Odd patterns have been forming inside New York’s two shiny new baseball stadiums, ones not seen in years. Clumps of empty blue and green seats are painfully obvious because many of them are in the best sections or right behind home plate, while fans are concentrated in the more remote parts of Yankee Stadium and Citi Field.
After spending $2.3 billion on new stadiums packed with suites, restaurants and the latest technology, the Mets and the Yankees expected fans to embrace their new homes and pay top dollar for the privilege. Almost every team that has built a new stadium in the recent past has seen an immediate surge in attendance.
Instead, the Mets and the Yankees face a public relations nightmare and possibly millions of dollars in lost revenue after failing to sell about 5,000 tickets — including some of the priciest seats — to each of their first few games after last week’s openers.
The empty seats are a fresh sign that the teams might have miscalculated how much fans and corporations were willing to spend, particularly during a deep recession. Whatever the reason, the teams are scrambling to comb over their $295- to $2,625-a-seat bald spots.
“I’m sure they’re thinking, ‘It’s just April,’ ” Jon Greenberg, executive editor of the Team Marketing Report, said of the lack of sellouts. “But it’s lost revenue they anticipated getting. This is the worst possible time to debut a stadium.”
The teams are loath to cut prices for fear of alienating existing ticket-holders.
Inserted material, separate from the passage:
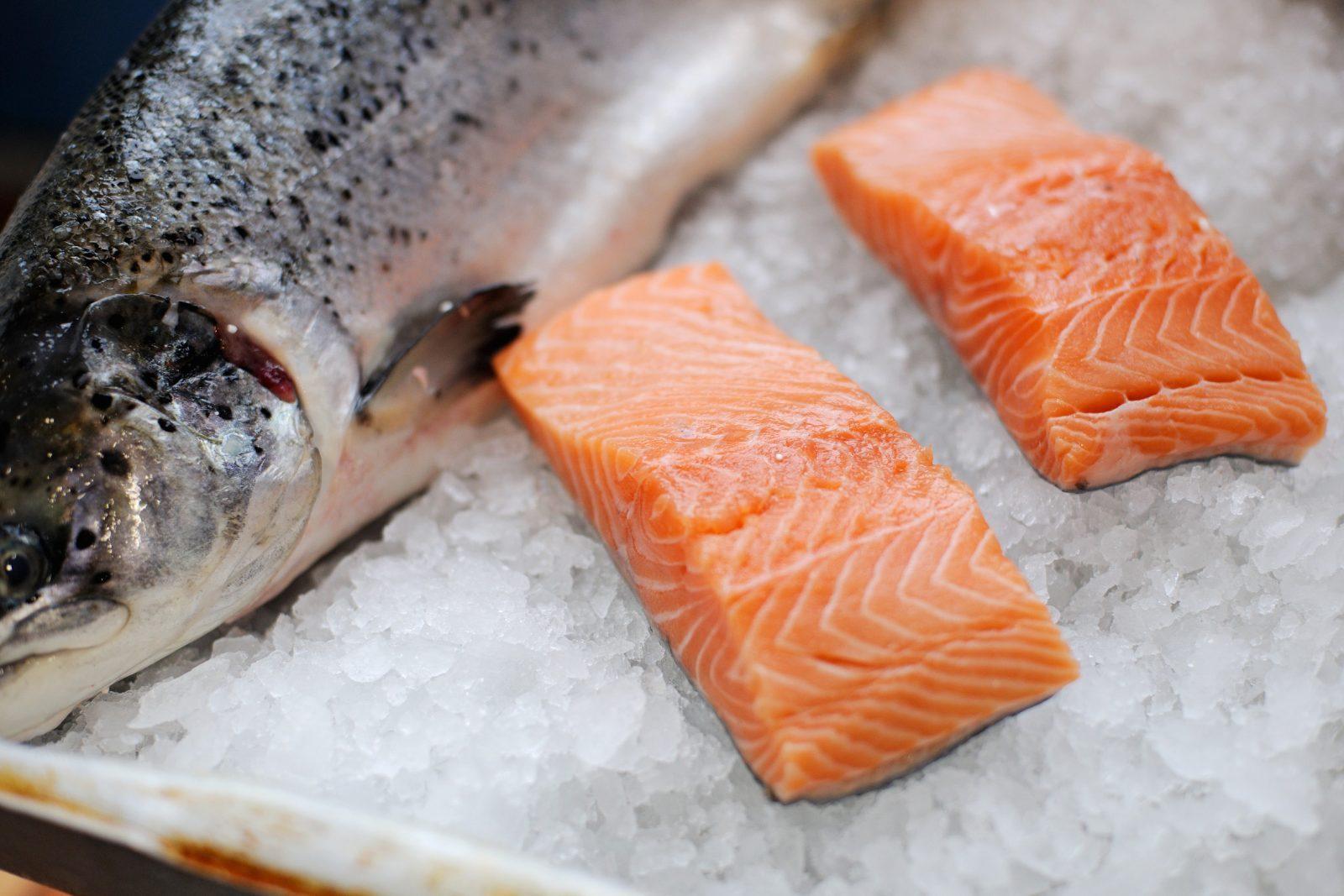 12 Përfitime Nga Salmoni Për Zemren, Trurin Dhe Më Shumë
Letting fans from other sections move to the premium seats behind home plate and above the dugouts could backfire in the same way.
“But it doesn’t look good,” said Maury Brown, president of the Business of Sports Network, a research Web site. “It’s the Yankees, not the Nationals. On television, it stands out like a big sore thumb.”
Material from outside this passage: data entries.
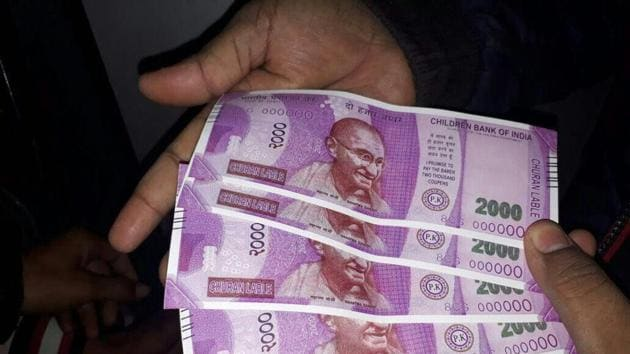 The poor security allows cash loaders to use the ATMs whenever they want, without any monitoring. This, experts say, indicates that crises such as the recovery of five fake Rs 2,000 notes disasters waiting to happen.(PTI)
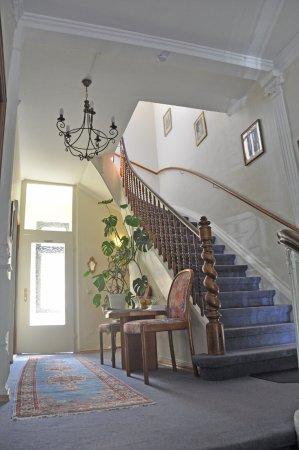 Hotel Villa Kisseleff: Stairway to heaven? - No, to 1st floor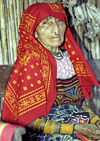 Panama - comarca Kuna Yala - San Blas Islands - Achutupo island: old Kuna lady - photo by A.Walkinshaw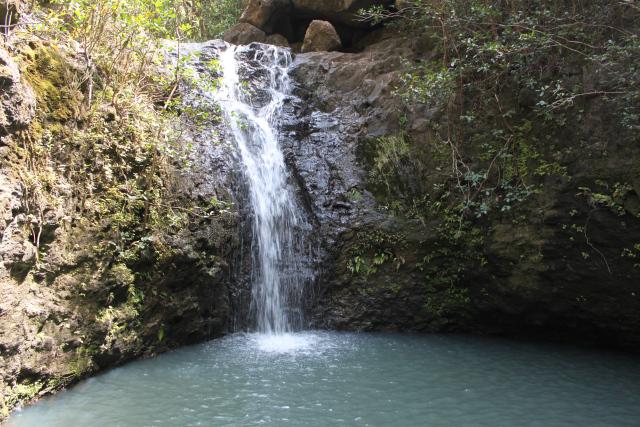 malaekahana-falls-095.jpg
Hal Steinbrenner, the Yankees’ general managing partner, said recently that “small amounts of our tickets might be overpriced.”
Still, the teams are trying to drum up sales. The Yankees have hired Douglas Elliman Worldwide Consulting, which promotes and markets real estate projects for developers, to sell premium seats to high-end residential customers. The team has also extensively advertised the availability of the high-priced seats, and invited potential buyers to visit the Stadium at a Select-a-Seat weekend last month.
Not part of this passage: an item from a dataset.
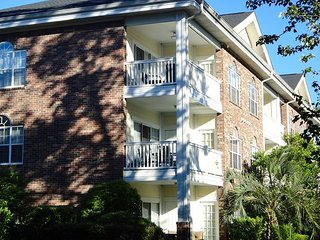 Relaxing and comfortable 2 bedroom condo close to MYR on a golf course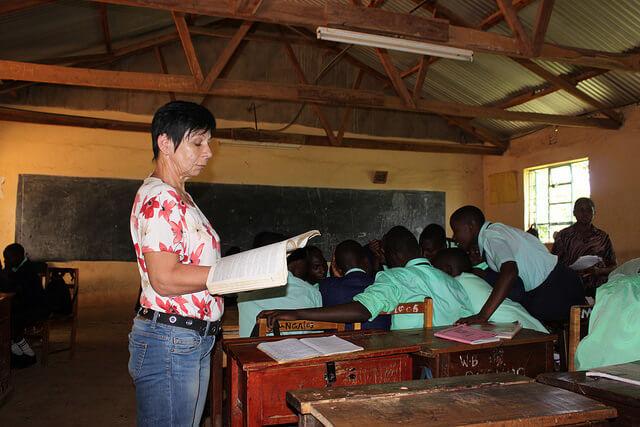 Anne õpetab inglise keelt Munganga keskkoolis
The Mets have suffered the indignity of watching a court-appointed trustee sell the two season tickets bought by Bernard L. Madoff, the financier who admitted to running a multibillion-dollar Ponzi scheme that counted the team’s principal owner, Fred Wilpon, as one of its victims.
An auction for the seats concluded on eBay Tuesday night, with the winning bid coming in at $38,100, considerably below their face value.